Tecrit; asık suratlar, gülmeyen dudaklarda. Canhıraş savrulan küfürde. Yani üç kişiye sığdırılan kahkahada. Böyle bakınca burada tecrit bu. Bunun dışında anlattığım gibi demiri, betonu aşan, buralardan çıkan bir şey tecrit.
İçinde yaşaması da, anlatması da güç…” 7

            F tipleri eski bakan Hikmet Sami Türk’e göre “otel”, son bakan Cemil Çiçek’e göre “misafirhane, konukevi” oldu. Türk ve Çiçek arasında kısa bir dönem Adalet Bakanlığı yapan Aysel Çelikel bu yaklaşımlara katılmadığını belirtse de soruna bir çözüm getirmedi, yahut getiremedi. Çelikel kamuoyunda “onur”, “ikna”, “sohbet” adı verilen genelgeleriyle çözüm bulmaya çalıştı. F tipleri cezaevleriyle birlikte İnfaz Hakimliği de göreve başladı. (…) Tutuklu ve hükümlülerin tepkisini çeken bir başka konuda içinde sivil bulunmayan “İzleme Kurulları” idi. Örneğin Hakkari Cezaevleri izleme Kurulu Başkanlığı’na emniyet müdürü seçildi. Adalet Bakanlığının “cezaevlerini sivillere açıyoruz” demesine karşın kurula üye olmak için 10 yıl kamuda çalışmak gerekiyordu. 8
“F” tipi cezaevlerine sevk amacıyla yapılan Aralık 2000 operasyonundan sonra, infaz rejiminin denetimi amacıyla getirilen “İNFAZ HAKİMLİĞİ” ve CEZAEVLERİ İZLEME KURULLARI” gibi kurumlar ise uygulamada bir iyileştirme getirmemiştir.              Mahkum hakları hukuksal güvence altına alınmadan yaratılan bu kurumların; mevcut uygulamaları meşrulaştırma ötesinde bir işlev yüklenmediği açıkça görülmediği gibi, ülkemizde bugüne kadar uygulanan Ceza infaz rejiminin suçluya yaklaşımında; insana ve insan onuruna saygıyı esas alan, uluslararası standartların getirdiği ölçütler içerisinde, suçluluğu önleyici mekanizmaların yaratıldığı, suçluyu toplumdan soyutlayan değil onu toplumun bir parçası olarak gören çağcıl bir felsefe hiçbir zaman hakim olmamıştır.

Görev listesi:
1: F tipi cezaevleriyle ilgili metne göre Hakkari Cezaevleri İzleme Kurulu Başkanlığı'na kim seçildi?
2: F tipi cezaevleriyle ilgili metni iki cümlede özetleyin.
3: F tipi cezaevleriyle ilgili metni son cümlesinden sonrasını yazarak sürdürün.

Veri kümesinden alıntılar:
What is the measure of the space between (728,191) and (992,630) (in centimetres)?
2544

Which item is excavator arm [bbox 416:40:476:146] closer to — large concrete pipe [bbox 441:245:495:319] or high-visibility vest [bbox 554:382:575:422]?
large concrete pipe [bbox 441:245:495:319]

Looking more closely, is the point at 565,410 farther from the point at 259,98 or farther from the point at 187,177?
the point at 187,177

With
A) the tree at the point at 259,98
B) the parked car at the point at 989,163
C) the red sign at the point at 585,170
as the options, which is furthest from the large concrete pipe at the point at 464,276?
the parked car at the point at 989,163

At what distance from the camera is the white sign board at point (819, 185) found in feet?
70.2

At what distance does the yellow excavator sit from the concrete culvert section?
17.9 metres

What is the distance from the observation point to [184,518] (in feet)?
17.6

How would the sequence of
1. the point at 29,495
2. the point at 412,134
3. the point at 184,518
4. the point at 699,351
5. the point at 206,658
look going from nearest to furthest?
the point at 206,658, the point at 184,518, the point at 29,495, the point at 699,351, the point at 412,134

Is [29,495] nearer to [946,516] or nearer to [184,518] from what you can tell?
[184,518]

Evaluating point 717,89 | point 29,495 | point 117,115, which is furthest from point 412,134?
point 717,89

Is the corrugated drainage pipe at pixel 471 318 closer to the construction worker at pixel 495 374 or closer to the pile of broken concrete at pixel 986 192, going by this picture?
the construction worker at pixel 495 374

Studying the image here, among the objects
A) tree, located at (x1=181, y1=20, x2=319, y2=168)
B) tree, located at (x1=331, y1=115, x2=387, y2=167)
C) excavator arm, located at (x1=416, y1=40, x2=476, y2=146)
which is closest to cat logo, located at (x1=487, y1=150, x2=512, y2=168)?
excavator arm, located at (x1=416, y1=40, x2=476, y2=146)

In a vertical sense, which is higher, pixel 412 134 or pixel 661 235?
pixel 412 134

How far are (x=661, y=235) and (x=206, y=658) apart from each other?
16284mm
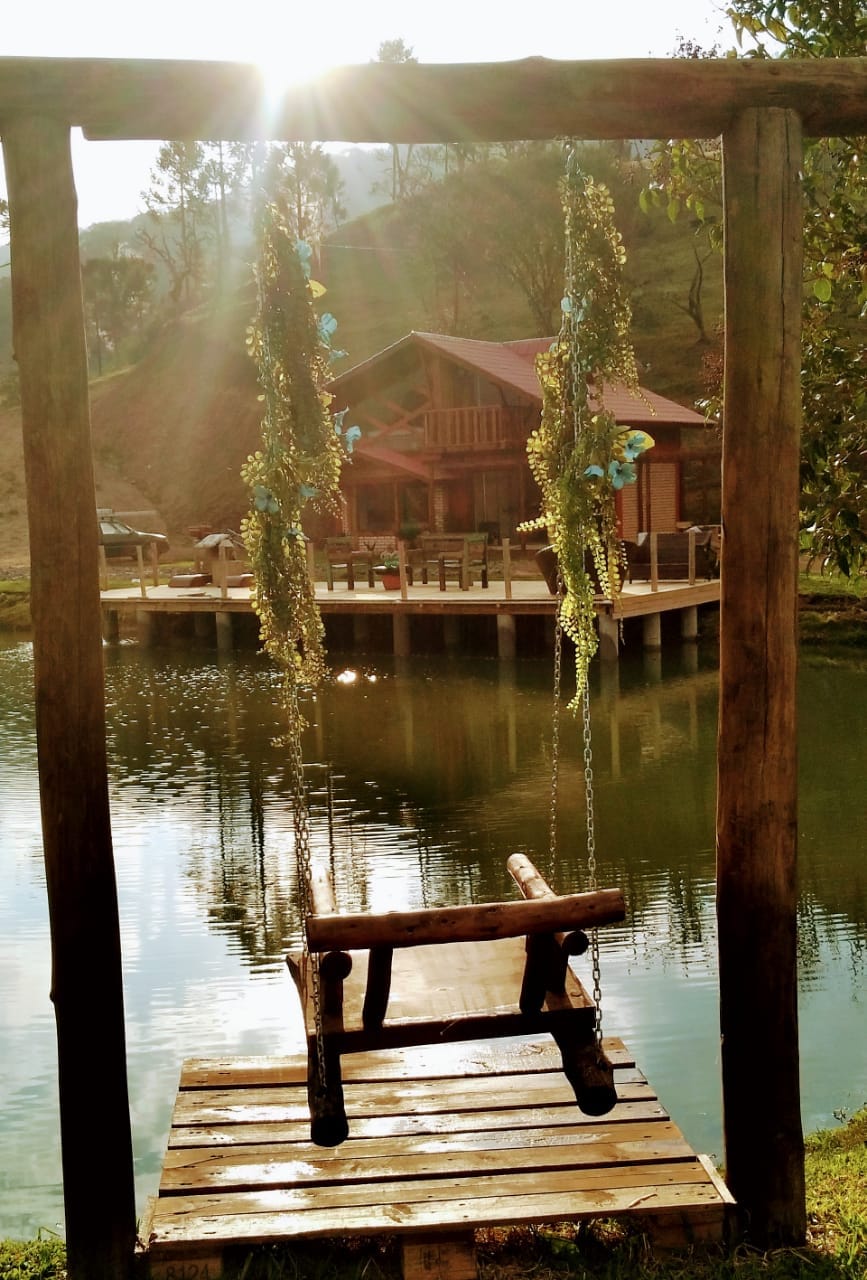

Görevlere göre yanıtlar:
1: Bir emniyet müdürü seçildi.

2: Hikmet Sami Türk F tipi cezaevlerini "otel", Cemil Çiçek ise "misafirhane, konukevi" diye niteledi; aralarında bakanlık yapan Aysel Çelikel bu yaklaşımlara katılmadığını söylese de soruna çözüm getirmedi. Aralık 2000 operasyonundan sonra kurulan İnfaz Hakimliği ve Cezaevleri İzleme Kurulları uygulamada bir iyileşme sağlamadı; içinde sivil olmayan izleme kurulları da tutuklu ve hükümlülerin tepkisini çekti.

3:
12.5.2003 tarihinde meclise sevk edilen ve “DÖNMEZER Tasarısı” olarak bilinen TCK tasarısının bir etki olarak Meclise sevk edilen ve halen Adalet Komisyonu incelemesinde bulunan CEZA VE TEDBİRLERİN İNFAZI HAKKINDAKİ KANUN tasarısında da, ceza infaz rejiminin suç ve suçluya olan geleneksel yaklaşımı değişmemiştir. 9
            İnfaz Hakimlikleri, cezaevleri yönetimlerinin ve disiplin kurullarının her türlü uygulama ve kararlarını onaylama, bu kararlara gerekçe bulma makamı gibi çalışmaktadırlar. Bu amaçla yazılan ve demagojik gerekçelerle süslenen kararlar azımsanmayacak sayıdadır. Adalet Bakanlığının basın açıklaması ya da cezaevi müdürünün talimatnamesiyle yargı karar metni arsındaki üslup farkı dahi İnfaz Hakimliklerinin birçok kararında ortadan kalkar. İnfaz Hakimi, hastaneye gitmek için beş aramadan geçen hücredeki mahpusun “apış arasının” dahi aranmasını görevlilere mecbur kılarken bir de mahpustan anlayış ve hoşgörü talep eder:
            “…şapka, ayakkabı, çorap içleri, apış araları, elbise araları gibi kısımlar dahil ciddi detaylı arama yapılır. Görevliler bunu yapmaya mecburdur. İşte böyle zamanlarda arama yapanlarla yapılanların karşılıklı anlayışlı ve hoşgörülü olmaları… bu işin kendi menfaatleri ve görev icabı yapıldığını takdir etmeleri gerekir.”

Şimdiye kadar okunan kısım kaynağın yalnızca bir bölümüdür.